Essa oposição de princípio é o que a tradição contesta e o que a boa teologia dos últimos 200 anos tem buscado abordar com uma força nova e surpreendente. Jamais encontramos um Jesus sem as formas de Cristo, e jamais encontramos um Cristo sem a experiência de Jesus: pelo menos é o que dizem, a partir de Schleiermacher, Labertonnière, Harnack, Rahner, Von Balthasar, Pannenberg, Juengel (para citar apenas alguns nomes), tentando pensar em diálogo com o pensamento contemporâneo: existe um liberalismo crente e uma doutrina católica sadia, assim como existe também uma teologia pós-liberal e uma teologia pós-tridentina. Não há uma palavra sequer sobre tudo isso. O único interlocutor parece ser sempre o catecismo. Como é possível que Vito esteja 200 anos atrasado na maneira de abordar a questão e, como teólogo, a elabore de forma tão simplificada e forçada?
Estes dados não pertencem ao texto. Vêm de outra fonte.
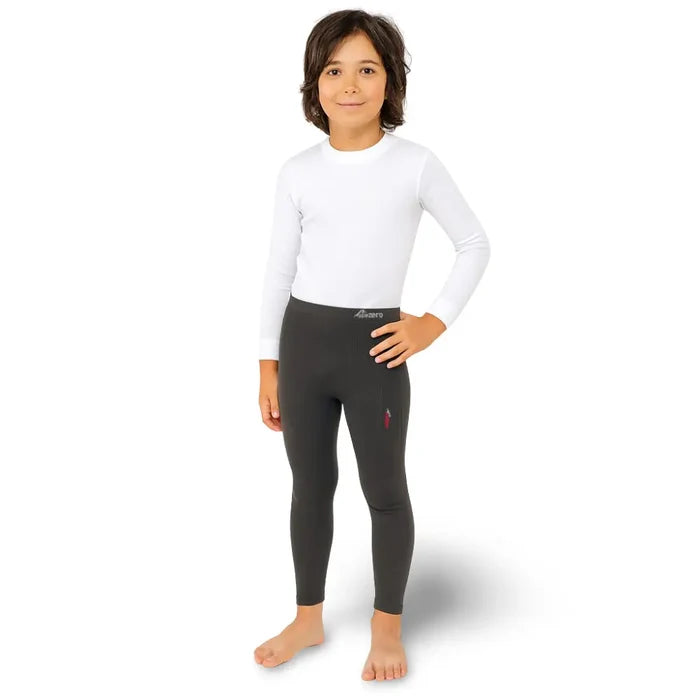 Child wearing a white long-sleeve shirt and Sub Zero Factor 1 Plus black base layer leggings on a white background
Outro Wittgenstein e a tradição cristã

Talvez, mesmo que Vito quisesse seguir Wittgenstein a todo custo, mantendo-se fora da tradição teológica, se não tivesse fixado o olhar apenas em uma proposição do Tractatus, mas tivesse se aprofundado na obra do próprio Wittgenstein, teria percebido que a revisão do conceito de "representação", típica da primeira fase de seu pensamento, permite ao segundo Wittgenstein descobrir os "jogos linguísticos" e as "formas de vida", reconhecendo que o significado depende do uso: não fora do mundo, mas mediado por ele (na prática e na teoria). Essa descoberta, se integrada no grande trabalho de Vito, teria permitido ao autor ir além daquele paralelismo entre "fatos" e "dogmas", entre História e Ideal (um paralelo muito positivista e excessivamente abstrato) sobre o qual é construído não apenas o livro, mas a intenção de todo o projeto. O resultado é que Jesus e Cristo continuam inevitavelmente (eu diria metodologicamente) dois opostos, que podem ser reconciliados não pelos fatos ou pelos ideais, mas pela "fé pessoal" de Vito. Aqui, a meu ver, reside a lacuna filosófica, mais que teológica, que impede de encontrar, no fim do longo percurso textual, algo diferente do que já está escrito na primeira linha do livro. Se uma profissão de fé (Jesus é Cristo) é reduzida à associação de dois fenômenos, um estranho ao outro (Jesus e Cristo), a hermenêutica da tradição resulta tão dilacerada por essa opção inicial que, no fim, sobra apenas um augúrio, um desejo, um sentimento, um vislumbre da orientação subjetiva do autor.

Ter fé no Senhor Jesus não é uma forma de inautenticidade da tradição, de confusão de níveis, de ruptura entre mundo e "fora do mundo", de imposição arbitrária das coisas, mas uma maneira original de ser homens e mulheres. É a projeção de uma autoridade sobre a liberdade que a torna autêntica: Kant continua sendo uma pedra angular, mas a incondicionalidade é conferida às condições da tradição. Um encontro "puro" com Jesus e com Cristo é um "sonho visionário", assumindo a perspectiva (abstrata) de que uma verdadeira relação entre fatos e dogma só possa existir através da opção absoluta e incondicional de uma consciência originalmente autônoma, puramente interior, puramente individual. Tenho Jesus e Cristo diante de mim, e devo decidir por um ou outro. Esse é o enredo de um romance. É o romance de Vito, que tem três personagens: Jesus, Cristo e Vito. Mas, no final, fala apenas de Vito e de sua concepção de salvação. Não por má vontade, mas por defeito de método.